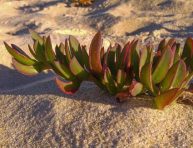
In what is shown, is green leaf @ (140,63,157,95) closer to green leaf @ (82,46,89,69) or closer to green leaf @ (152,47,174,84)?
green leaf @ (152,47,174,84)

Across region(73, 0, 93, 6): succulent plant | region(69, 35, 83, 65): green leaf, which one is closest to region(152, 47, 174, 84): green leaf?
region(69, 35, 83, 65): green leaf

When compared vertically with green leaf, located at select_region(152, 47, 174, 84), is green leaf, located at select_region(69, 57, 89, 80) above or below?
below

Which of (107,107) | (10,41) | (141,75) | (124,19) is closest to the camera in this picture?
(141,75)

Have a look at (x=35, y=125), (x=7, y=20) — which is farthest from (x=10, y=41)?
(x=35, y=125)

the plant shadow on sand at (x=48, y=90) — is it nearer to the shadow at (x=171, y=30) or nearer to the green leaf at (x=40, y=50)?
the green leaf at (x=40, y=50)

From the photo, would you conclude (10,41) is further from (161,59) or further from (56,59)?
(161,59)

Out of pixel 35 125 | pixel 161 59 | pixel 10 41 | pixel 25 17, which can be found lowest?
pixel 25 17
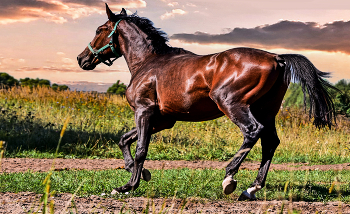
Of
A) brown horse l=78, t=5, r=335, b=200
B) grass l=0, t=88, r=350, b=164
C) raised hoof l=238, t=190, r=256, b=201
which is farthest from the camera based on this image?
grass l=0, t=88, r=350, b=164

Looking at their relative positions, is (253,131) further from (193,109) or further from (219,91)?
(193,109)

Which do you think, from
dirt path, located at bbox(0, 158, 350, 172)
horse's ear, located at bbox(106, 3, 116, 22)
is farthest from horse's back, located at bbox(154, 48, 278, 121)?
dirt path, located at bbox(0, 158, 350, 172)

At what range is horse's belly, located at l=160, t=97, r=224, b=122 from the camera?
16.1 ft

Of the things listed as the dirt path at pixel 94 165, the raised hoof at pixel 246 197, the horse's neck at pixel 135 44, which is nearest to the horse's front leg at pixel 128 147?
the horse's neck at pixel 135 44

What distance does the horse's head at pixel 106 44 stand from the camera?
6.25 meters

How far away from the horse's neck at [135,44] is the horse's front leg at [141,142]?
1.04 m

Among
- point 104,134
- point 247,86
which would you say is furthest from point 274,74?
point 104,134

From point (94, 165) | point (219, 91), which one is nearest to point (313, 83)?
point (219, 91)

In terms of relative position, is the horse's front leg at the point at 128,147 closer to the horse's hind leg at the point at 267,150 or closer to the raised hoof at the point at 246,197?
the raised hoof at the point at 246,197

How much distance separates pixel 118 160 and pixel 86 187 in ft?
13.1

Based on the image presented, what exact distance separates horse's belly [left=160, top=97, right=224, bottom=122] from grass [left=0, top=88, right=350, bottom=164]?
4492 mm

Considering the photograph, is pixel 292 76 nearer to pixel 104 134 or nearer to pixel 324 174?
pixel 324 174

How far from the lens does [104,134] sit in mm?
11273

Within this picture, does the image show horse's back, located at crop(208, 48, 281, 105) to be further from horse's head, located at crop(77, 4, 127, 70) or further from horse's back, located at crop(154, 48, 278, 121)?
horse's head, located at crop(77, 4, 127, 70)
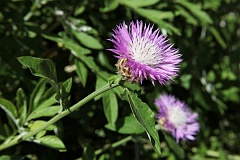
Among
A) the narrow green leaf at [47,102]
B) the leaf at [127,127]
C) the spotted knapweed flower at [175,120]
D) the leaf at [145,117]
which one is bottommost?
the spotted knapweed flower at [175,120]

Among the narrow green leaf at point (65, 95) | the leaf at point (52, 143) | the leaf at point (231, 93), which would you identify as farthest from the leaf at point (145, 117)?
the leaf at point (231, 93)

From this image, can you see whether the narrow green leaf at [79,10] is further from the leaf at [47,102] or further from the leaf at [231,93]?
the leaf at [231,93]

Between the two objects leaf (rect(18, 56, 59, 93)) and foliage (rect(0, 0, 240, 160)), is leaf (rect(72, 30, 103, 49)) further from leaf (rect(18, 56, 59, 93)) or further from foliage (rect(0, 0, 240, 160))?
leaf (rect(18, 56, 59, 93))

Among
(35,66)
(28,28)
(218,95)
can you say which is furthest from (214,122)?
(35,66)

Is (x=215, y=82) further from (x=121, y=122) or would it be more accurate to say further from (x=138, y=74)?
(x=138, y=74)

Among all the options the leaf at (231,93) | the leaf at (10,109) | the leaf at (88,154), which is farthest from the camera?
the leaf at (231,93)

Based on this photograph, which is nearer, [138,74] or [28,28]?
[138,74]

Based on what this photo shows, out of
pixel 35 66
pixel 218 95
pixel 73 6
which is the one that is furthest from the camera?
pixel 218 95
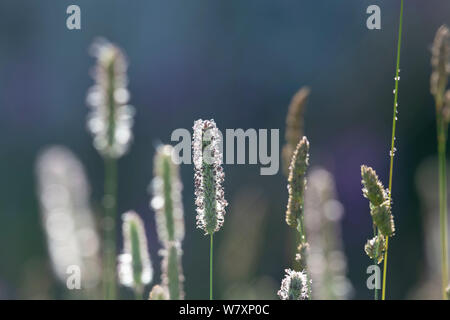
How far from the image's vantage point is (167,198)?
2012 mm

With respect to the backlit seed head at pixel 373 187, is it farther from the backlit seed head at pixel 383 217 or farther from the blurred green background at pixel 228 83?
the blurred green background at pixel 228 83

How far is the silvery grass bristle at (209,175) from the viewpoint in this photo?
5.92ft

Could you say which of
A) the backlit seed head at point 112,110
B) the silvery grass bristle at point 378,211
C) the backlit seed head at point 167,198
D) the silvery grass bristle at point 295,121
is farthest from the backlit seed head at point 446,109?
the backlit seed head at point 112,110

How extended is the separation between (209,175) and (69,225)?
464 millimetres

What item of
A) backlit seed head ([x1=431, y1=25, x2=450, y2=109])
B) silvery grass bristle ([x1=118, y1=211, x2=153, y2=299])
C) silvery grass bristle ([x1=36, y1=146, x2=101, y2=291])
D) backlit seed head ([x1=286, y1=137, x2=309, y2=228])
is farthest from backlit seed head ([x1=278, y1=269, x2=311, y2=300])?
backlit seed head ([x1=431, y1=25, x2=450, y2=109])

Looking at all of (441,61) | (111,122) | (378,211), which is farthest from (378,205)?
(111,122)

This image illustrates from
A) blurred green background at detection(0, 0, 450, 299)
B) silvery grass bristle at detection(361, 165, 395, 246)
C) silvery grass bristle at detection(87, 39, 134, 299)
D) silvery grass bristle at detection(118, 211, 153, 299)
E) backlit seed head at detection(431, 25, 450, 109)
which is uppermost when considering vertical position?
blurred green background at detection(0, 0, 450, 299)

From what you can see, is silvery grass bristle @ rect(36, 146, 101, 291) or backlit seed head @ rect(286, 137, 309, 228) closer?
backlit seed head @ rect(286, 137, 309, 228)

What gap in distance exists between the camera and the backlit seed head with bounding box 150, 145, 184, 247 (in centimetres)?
━━━━━━━━━━━━━━━━
__PROBLEM TO WORK ON__: Repeat each of the items above word for word, leaving out the pictures.

__EXERCISE OUTPUT__:
In what is shown, is green leaf @ (140,63,157,95) closer to green leaf @ (82,46,89,69) or closer to green leaf @ (152,47,174,84)?
green leaf @ (152,47,174,84)

Across region(73, 0, 93, 6): succulent plant | region(69, 35, 83, 65): green leaf, which one is closest to region(152, 47, 174, 84): green leaf?
region(69, 35, 83, 65): green leaf

When compared vertically with green leaf, located at select_region(152, 47, 174, 84), is green leaf, located at select_region(69, 57, 89, 80) above or below?
below

Which of (107,107) | (10,41) | (141,75) | (124,19) is closest to the camera in this picture?
(141,75)

Have a look at (x=35, y=125), (x=7, y=20) — which is farthest from (x=10, y=41)?
(x=35, y=125)

the plant shadow on sand at (x=48, y=90) — is it nearer to the shadow at (x=171, y=30) or nearer to the green leaf at (x=40, y=50)?
the green leaf at (x=40, y=50)

From the photo, would you conclude (10,41) is further from (161,59) or further from (56,59)?
(161,59)

Out of pixel 35 125 | pixel 161 59 | pixel 10 41 | pixel 25 17, which can be found lowest?
pixel 25 17
Of
A) brown horse l=78, t=5, r=335, b=200
B) grass l=0, t=88, r=350, b=164
C) raised hoof l=238, t=190, r=256, b=201
which is farthest from the camera based on this image?
grass l=0, t=88, r=350, b=164

Looking at their relative positions, is (253,131) further from (193,109) or further from (219,91)?
(193,109)

Which do you think, from
dirt path, located at bbox(0, 158, 350, 172)
horse's ear, located at bbox(106, 3, 116, 22)
is farthest from horse's back, located at bbox(154, 48, 278, 121)?
dirt path, located at bbox(0, 158, 350, 172)

At what range is horse's belly, located at l=160, t=97, r=224, b=122 from the camera?
16.1 ft

Of the things listed as the dirt path at pixel 94 165, the raised hoof at pixel 246 197, the horse's neck at pixel 135 44, which is nearest to the horse's front leg at pixel 128 147?
the horse's neck at pixel 135 44

What distance does the horse's head at pixel 106 44 stand from the camera?
6.25 meters

How far away from the horse's neck at [135,44] is the horse's front leg at [141,142]?
1.04 m

Among
- point 104,134
- point 247,86
which would you say is furthest from point 274,74?
point 104,134

From point (94, 165) | point (219, 91), which one is nearest to point (313, 83)?
point (219, 91)

In terms of relative position, is the horse's front leg at the point at 128,147 closer to the horse's hind leg at the point at 267,150 or closer to the raised hoof at the point at 246,197?
the raised hoof at the point at 246,197

How much distance separates pixel 118 160 and pixel 86 187 in ft?
13.1

Based on the image presented, what exact distance separates horse's belly [left=160, top=97, right=224, bottom=122] from grass [left=0, top=88, right=350, bottom=164]?
4492 mm

Considering the photograph, is pixel 292 76 nearer to pixel 104 134 or nearer to pixel 324 174?
pixel 324 174

How far from the lens does [104,134] sit in mm?
11273

Within this picture, does the image show horse's back, located at crop(208, 48, 281, 105) to be further from horse's head, located at crop(77, 4, 127, 70) or further from horse's back, located at crop(154, 48, 278, 121)?
horse's head, located at crop(77, 4, 127, 70)
Among
A) the narrow green leaf at [47,102]
B) the leaf at [127,127]
C) the spotted knapweed flower at [175,120]
D) the leaf at [145,117]
which one is bottommost?
the spotted knapweed flower at [175,120]

Among the narrow green leaf at point (65, 95) | the leaf at point (52, 143) | the leaf at point (231, 93), which would you identify as farthest from the leaf at point (145, 117)?
the leaf at point (231, 93)

From this image, can you see whether the narrow green leaf at [79,10] is further from the leaf at [47,102] or further from the leaf at [231,93]?
the leaf at [231,93]

Between the two objects leaf (rect(18, 56, 59, 93)) and foliage (rect(0, 0, 240, 160)), is leaf (rect(72, 30, 103, 49)) further from leaf (rect(18, 56, 59, 93)) or further from foliage (rect(0, 0, 240, 160))?
leaf (rect(18, 56, 59, 93))

Among
(35,66)
(28,28)
(218,95)
can you say which is furthest from (214,122)?
(35,66)

Is (x=215, y=82) further from (x=121, y=122) or would it be more accurate to say further from (x=138, y=74)?
(x=138, y=74)

Among all the options the leaf at (231,93) | the leaf at (10,109) | the leaf at (88,154), which is farthest from the camera?
the leaf at (231,93)

Based on this photograph, which is nearer, [138,74] or [28,28]?
[138,74]

Based on what this photo shows, out of
pixel 35 66
pixel 218 95
pixel 73 6
which is the one that is furthest from the camera?
pixel 218 95
How far from the image's vantage point is (167,198)?
2012 mm

With respect to the backlit seed head at pixel 373 187, is it farther from the backlit seed head at pixel 383 217 or farther from the blurred green background at pixel 228 83?
the blurred green background at pixel 228 83

How far is the silvery grass bristle at (209,175) from the viewpoint in this photo?
5.92ft

Could you say which of
A) the backlit seed head at point 112,110
B) the silvery grass bristle at point 378,211
C) the backlit seed head at point 167,198
D) the silvery grass bristle at point 295,121
is farthest from the backlit seed head at point 446,109?
the backlit seed head at point 112,110

How extended is the separation between (209,175) and (69,225)?
464 millimetres

What item of
A) backlit seed head ([x1=431, y1=25, x2=450, y2=109])
B) silvery grass bristle ([x1=118, y1=211, x2=153, y2=299])
C) silvery grass bristle ([x1=36, y1=146, x2=101, y2=291])
D) backlit seed head ([x1=286, y1=137, x2=309, y2=228])
is farthest from backlit seed head ([x1=278, y1=269, x2=311, y2=300])?
backlit seed head ([x1=431, y1=25, x2=450, y2=109])

Looking at all of (441,61) | (111,122) | (378,211), which is farthest from (378,205)?
(111,122)

This image illustrates from
A) blurred green background at detection(0, 0, 450, 299)
B) silvery grass bristle at detection(361, 165, 395, 246)
C) silvery grass bristle at detection(87, 39, 134, 299)
D) silvery grass bristle at detection(118, 211, 153, 299)
E) backlit seed head at detection(431, 25, 450, 109)
which is uppermost when considering vertical position?
blurred green background at detection(0, 0, 450, 299)

From what you can see, is silvery grass bristle @ rect(36, 146, 101, 291) or backlit seed head @ rect(286, 137, 309, 228) closer?
backlit seed head @ rect(286, 137, 309, 228)

What gap in distance exists between the camera and the backlit seed head with bounding box 150, 145, 184, 247 (in centimetres)?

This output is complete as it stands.